Berdiansk Airport (Аеропорт Бердянськ, Аэропорт Бердянск) is an airport in Berdiansk, Ukraine. The airport is located 1.5 km north of the city.

==History==
The airport is a former Soviet airbase and was home to the:
- 292nd Independent Helicopter Squadron for Electronic Warfare between 1979 and 1981 with the Mil Mi-8
- 336th Independent Helicopter Regiment in 1978-79 with the Mil Mi-8 before being moved to join the Group of Soviet Forces in Germany.
- 29th Instructor Bomber Aviation Regiment (previously called the 29th Independent Training Aviation Regiment) between 1979 and 1992 with the Sukhoi Su-17, Mikoyan-Gurevich MiG-21 and Sukhoi Su-24
- 163rd Training Aviation Regiment between 1971 and 1977 with the Beriev Be-12, part of the Voroshilovgrad Higher Military Aviation School of Navigators.

As of 26 February 2022, the airport is under Russian occupation. The airport has been used by the Russian Armed Forces ever since being taken.

On October 17, 2023, as part of Operation Dragonfly, the Ukrainian Armed Forces struck logistical points that the Russian military used. It mainly targeted the Luhansk International Airport in the east and Berdiansk Airport in the south. During the operation, the Ukrainians used U.S.-supplied MGM-140 ATACMS tactical ballistic missiles, which led to the heavy losses of helicopters of the Russian Air Force. The Ukrainians also succeeded in destroying the airport runways, numerous supply depots, and even some air defense systems. The Ukrainians also claimed to have caused manpower losses, but it cannot be confirmed.

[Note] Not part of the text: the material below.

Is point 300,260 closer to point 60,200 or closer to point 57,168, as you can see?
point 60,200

Reportedly the attack destroyed nine Russian helicopters, an antiaircraft missile launcher, an ammunition warehouse and various special equipment.

As of 2024 Google Maps satellite imagery indicates that runway 09/27 is unusable and that no aircraft is present.

==Incidents and accidents==
- On 19 June 1987, Aeroflot Flight 528, a Yakovlev Yak-40 (CCCP-87826) approached the airport with a tailwind in a heavy rain shower and touched down at high speed. A go-around was initiated, then aborted. The aircraft overran the runway, struck obstacles and caught fire, killing eight aboard. The aircraft was written off.
- On 24 March 2022, Ukrainian forces struck the occupied airfield using OTR-21 Tochka ballistic missiles, which allegedly destroyed four Russian military aircraft (Two Su-30SM fighter jets, One Su-25 attack jet, One Il-76 transport aircraft)
- On 17 October 2023, the Ukrainian Armed Forces conducted a special operation and targeted the airport with a salvo of MGM-140 ATACMS rockets, which left multiple Russian helicopters and a nearby ammunition warehouse destroyed.